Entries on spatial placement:

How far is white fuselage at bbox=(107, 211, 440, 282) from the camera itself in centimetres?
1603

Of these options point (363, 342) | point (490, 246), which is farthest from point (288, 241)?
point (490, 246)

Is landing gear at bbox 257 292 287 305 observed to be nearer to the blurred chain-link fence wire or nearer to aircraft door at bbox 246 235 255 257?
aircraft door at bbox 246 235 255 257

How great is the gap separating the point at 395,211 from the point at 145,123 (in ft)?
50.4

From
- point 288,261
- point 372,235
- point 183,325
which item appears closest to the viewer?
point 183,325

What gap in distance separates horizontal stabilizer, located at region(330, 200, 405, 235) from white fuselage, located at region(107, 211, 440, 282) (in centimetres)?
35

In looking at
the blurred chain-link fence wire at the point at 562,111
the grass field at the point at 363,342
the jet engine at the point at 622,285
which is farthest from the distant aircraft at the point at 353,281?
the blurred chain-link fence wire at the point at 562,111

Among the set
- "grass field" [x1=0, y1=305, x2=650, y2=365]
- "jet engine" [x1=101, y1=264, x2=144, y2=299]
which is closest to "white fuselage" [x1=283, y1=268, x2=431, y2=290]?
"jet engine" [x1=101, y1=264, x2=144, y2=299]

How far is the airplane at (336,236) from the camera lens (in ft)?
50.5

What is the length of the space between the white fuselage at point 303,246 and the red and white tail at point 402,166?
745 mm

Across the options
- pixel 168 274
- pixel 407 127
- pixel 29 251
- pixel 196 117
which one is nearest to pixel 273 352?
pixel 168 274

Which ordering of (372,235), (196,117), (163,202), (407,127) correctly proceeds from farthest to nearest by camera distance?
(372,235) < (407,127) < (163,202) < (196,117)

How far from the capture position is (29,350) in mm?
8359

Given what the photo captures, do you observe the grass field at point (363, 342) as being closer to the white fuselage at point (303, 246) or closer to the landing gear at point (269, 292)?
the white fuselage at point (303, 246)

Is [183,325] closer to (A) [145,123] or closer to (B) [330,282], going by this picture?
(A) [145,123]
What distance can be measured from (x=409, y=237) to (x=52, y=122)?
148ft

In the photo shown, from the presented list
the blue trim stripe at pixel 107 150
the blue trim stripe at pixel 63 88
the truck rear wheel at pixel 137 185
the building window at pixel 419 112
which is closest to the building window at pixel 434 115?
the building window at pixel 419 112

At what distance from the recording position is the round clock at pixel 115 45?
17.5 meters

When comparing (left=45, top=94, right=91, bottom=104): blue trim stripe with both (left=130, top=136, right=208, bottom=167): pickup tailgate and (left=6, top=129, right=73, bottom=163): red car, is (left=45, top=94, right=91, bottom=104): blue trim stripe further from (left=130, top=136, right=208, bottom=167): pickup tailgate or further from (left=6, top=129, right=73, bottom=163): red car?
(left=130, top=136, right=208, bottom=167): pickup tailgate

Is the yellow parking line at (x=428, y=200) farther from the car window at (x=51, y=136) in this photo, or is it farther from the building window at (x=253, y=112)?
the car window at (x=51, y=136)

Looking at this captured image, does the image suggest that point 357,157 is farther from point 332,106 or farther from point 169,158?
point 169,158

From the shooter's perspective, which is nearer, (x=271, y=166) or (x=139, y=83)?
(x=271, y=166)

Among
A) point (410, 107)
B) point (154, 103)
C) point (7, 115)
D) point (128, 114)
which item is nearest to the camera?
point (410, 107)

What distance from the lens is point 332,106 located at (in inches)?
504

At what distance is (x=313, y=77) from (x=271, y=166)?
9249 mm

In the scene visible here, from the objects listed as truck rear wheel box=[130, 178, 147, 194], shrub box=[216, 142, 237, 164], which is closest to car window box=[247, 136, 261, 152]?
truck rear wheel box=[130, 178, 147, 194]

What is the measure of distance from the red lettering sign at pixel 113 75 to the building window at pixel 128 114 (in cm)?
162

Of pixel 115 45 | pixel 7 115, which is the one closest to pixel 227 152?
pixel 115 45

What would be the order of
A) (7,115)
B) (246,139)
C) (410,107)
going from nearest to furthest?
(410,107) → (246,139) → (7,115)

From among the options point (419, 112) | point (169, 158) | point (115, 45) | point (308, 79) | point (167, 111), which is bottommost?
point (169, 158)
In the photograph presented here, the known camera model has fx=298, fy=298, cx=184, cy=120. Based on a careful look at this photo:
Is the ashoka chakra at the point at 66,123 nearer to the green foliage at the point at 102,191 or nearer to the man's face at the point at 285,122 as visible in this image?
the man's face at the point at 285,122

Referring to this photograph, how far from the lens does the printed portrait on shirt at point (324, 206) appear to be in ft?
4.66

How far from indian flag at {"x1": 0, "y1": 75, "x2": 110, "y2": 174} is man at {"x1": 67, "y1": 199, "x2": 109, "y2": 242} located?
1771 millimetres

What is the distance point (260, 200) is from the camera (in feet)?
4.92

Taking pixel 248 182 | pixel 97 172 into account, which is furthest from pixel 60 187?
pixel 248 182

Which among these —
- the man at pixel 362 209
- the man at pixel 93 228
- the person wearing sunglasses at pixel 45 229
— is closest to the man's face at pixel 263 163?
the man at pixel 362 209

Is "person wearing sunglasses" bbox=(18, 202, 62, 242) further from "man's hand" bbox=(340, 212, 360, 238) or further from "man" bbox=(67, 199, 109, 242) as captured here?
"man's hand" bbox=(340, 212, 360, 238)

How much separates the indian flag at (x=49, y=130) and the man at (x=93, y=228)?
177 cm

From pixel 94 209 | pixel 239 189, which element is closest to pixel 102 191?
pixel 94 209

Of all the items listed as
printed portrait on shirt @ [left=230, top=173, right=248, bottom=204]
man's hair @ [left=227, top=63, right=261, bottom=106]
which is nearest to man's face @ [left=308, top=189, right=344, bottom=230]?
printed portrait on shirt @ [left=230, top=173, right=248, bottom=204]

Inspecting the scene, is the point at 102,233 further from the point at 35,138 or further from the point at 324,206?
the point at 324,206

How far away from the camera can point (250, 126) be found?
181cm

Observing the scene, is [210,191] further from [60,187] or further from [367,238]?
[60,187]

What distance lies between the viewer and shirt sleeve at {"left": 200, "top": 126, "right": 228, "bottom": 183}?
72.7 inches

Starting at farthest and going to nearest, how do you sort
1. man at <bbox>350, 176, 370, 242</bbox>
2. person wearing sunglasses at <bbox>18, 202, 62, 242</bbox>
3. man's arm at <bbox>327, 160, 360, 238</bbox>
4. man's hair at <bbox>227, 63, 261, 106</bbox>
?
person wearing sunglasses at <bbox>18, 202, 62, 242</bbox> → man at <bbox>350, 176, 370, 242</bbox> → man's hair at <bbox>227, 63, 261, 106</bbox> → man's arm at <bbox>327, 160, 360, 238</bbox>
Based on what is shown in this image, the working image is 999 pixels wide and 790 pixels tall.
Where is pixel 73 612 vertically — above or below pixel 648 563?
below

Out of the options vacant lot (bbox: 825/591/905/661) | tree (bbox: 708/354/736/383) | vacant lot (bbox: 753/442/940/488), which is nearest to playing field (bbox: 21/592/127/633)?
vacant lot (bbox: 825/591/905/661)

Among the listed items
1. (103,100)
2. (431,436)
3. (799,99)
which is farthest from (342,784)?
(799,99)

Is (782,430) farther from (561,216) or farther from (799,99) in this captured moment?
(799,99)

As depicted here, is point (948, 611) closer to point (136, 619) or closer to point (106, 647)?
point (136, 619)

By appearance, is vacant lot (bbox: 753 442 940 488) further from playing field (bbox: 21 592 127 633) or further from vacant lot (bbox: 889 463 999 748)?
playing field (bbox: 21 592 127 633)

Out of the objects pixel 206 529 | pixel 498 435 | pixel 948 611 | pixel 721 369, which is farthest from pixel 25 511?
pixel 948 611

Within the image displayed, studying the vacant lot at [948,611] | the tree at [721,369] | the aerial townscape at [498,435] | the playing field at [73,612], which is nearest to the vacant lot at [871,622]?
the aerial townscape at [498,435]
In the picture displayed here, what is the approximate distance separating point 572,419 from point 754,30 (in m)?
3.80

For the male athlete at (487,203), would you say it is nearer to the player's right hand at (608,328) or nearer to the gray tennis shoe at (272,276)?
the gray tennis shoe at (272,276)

What to do | From the lines above, pick out each one that contains the string "inches" and copy it. Match case exactly.

Reply to the task |
What distance from the lens is point 332,106 located at (in inches)?
72.7 inches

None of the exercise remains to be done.